## Aim of the task
Nothing but the lines from the one that contains "What distance would" through the end of the listing should appear, set down exactly.

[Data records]
-- start --

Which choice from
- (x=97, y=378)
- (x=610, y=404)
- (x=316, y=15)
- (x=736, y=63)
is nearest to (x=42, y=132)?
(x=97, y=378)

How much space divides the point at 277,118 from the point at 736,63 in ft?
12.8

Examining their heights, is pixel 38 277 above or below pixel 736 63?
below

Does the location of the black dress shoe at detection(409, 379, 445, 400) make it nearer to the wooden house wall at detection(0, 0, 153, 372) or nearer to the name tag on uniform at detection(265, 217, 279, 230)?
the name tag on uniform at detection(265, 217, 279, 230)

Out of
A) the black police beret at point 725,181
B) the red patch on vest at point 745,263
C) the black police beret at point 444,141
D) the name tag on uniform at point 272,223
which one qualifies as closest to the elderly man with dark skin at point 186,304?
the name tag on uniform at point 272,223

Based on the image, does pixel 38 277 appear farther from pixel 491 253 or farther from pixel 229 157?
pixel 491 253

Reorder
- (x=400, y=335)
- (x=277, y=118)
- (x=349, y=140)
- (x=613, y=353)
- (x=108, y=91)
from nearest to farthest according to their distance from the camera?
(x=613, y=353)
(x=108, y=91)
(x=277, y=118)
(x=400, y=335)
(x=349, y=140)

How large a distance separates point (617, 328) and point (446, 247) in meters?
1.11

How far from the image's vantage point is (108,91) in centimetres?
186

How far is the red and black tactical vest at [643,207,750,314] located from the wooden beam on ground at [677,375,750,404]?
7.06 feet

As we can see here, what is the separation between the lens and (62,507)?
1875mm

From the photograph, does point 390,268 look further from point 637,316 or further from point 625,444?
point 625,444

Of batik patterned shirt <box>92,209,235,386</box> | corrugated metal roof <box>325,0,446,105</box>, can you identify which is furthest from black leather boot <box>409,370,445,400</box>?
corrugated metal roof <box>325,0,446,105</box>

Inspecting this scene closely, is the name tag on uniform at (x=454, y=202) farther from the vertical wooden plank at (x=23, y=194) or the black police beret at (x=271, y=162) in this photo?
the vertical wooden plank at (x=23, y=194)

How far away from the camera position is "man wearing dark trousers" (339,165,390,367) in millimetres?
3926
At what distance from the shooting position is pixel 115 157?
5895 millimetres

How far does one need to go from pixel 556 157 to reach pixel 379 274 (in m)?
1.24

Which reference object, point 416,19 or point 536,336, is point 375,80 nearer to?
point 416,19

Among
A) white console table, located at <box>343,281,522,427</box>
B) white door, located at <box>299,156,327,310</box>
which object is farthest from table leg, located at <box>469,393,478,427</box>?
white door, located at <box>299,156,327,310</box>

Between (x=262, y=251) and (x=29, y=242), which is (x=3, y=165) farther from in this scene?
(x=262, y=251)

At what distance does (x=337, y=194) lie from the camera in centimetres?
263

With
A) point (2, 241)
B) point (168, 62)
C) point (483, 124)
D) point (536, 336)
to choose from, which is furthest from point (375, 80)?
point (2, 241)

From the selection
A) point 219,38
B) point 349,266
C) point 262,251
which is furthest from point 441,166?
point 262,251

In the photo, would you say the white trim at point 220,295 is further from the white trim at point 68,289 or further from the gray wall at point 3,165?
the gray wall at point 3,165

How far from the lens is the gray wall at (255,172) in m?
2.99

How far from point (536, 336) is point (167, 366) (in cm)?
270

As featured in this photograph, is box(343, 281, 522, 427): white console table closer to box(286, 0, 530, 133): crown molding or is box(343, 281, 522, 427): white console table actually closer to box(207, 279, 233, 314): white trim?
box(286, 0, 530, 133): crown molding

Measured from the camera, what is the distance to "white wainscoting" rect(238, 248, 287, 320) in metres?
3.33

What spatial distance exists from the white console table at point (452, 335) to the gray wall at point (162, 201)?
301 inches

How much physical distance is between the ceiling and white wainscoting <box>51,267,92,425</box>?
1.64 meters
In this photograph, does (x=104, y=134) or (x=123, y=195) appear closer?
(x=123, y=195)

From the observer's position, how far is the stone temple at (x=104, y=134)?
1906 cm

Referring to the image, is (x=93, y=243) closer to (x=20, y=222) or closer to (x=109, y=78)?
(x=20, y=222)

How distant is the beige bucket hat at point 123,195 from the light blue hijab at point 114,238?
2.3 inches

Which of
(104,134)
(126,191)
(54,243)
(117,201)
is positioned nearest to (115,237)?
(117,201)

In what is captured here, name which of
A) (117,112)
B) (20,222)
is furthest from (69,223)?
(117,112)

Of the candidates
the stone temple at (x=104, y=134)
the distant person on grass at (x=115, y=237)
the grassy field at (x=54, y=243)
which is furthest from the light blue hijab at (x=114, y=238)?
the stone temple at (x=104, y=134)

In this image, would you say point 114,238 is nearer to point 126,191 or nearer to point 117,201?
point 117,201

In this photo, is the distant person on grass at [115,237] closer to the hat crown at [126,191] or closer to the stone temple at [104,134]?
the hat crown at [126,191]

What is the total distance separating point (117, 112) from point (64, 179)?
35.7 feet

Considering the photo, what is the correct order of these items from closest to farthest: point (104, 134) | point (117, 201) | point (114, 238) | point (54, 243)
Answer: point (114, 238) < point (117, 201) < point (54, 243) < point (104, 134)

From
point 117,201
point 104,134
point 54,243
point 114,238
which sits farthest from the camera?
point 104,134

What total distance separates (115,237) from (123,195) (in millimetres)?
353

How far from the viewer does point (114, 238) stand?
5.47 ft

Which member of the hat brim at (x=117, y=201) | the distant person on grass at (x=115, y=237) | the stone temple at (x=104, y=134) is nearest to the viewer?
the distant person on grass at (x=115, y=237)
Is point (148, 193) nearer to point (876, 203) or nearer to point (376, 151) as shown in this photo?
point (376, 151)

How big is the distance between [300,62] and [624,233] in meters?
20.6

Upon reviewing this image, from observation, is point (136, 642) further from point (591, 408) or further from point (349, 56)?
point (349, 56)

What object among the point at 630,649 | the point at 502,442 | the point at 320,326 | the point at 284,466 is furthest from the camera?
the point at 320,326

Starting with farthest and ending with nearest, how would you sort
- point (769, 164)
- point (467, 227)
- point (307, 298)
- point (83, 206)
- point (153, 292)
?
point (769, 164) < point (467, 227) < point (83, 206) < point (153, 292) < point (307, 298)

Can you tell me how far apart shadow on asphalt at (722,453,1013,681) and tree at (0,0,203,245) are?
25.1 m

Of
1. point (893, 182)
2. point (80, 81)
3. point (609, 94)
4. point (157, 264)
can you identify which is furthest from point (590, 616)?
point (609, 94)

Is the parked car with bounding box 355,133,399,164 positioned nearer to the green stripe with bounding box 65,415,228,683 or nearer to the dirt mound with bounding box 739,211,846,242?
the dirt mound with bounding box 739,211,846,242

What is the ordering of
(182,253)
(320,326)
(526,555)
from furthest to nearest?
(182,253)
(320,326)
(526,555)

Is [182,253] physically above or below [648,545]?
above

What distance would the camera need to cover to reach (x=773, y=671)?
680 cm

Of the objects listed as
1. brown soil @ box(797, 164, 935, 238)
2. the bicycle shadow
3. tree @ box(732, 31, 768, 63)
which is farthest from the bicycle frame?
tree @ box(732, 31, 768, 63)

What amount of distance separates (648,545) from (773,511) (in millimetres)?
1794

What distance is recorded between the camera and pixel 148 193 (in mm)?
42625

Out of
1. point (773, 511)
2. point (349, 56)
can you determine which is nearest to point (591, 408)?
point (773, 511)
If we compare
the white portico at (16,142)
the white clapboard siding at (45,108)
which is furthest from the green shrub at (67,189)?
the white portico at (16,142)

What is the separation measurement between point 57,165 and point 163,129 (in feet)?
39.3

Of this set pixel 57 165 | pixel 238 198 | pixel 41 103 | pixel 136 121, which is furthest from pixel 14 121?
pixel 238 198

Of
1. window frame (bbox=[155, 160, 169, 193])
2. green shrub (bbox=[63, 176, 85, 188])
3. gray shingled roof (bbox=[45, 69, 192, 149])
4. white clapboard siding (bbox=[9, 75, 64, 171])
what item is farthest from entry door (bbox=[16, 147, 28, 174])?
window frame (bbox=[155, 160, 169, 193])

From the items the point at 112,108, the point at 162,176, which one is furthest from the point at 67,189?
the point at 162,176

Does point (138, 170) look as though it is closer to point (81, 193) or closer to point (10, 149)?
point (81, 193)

-- end --

## Answer to the exercise
What distance would the camera need to cover to reach (x=773, y=671)?
680 cm

Of the objects listed as
1. brown soil @ box(797, 164, 935, 238)
2. the bicycle shadow
3. tree @ box(732, 31, 768, 63)
which is farthest from the bicycle frame?
tree @ box(732, 31, 768, 63)

What amount of distance separates (648,545) from (773,511) (in millimetres)?
1794

What distance is recorded between the camera and pixel 148 193 (in mm)?
42625

Out of
1. point (773, 511)
2. point (349, 56)
can you determine which is nearest to point (591, 408)?
point (773, 511)
If we compare
the white portico at (16,142)
the white clapboard siding at (45,108)
which is furthest from the green shrub at (67,189)?
the white portico at (16,142)

What is the separation measurement between point 57,165 and point 163,129 (in feet)?
39.3

Of this set pixel 57 165 | pixel 238 198 | pixel 41 103 | pixel 136 121, which is furthest from pixel 14 121?
pixel 238 198

Of
1. window frame (bbox=[155, 160, 169, 193])
2. green shrub (bbox=[63, 176, 85, 188])
3. gray shingled roof (bbox=[45, 69, 192, 149])
4. white clapboard siding (bbox=[9, 75, 64, 171])
what item is farthest from entry door (bbox=[16, 147, 28, 174])?
window frame (bbox=[155, 160, 169, 193])

From the items the point at 112,108, the point at 162,176, which one is furthest from the point at 67,189?
the point at 162,176

Does point (138, 170) look as though it is closer to point (81, 193) or closer to point (10, 149)?
point (81, 193)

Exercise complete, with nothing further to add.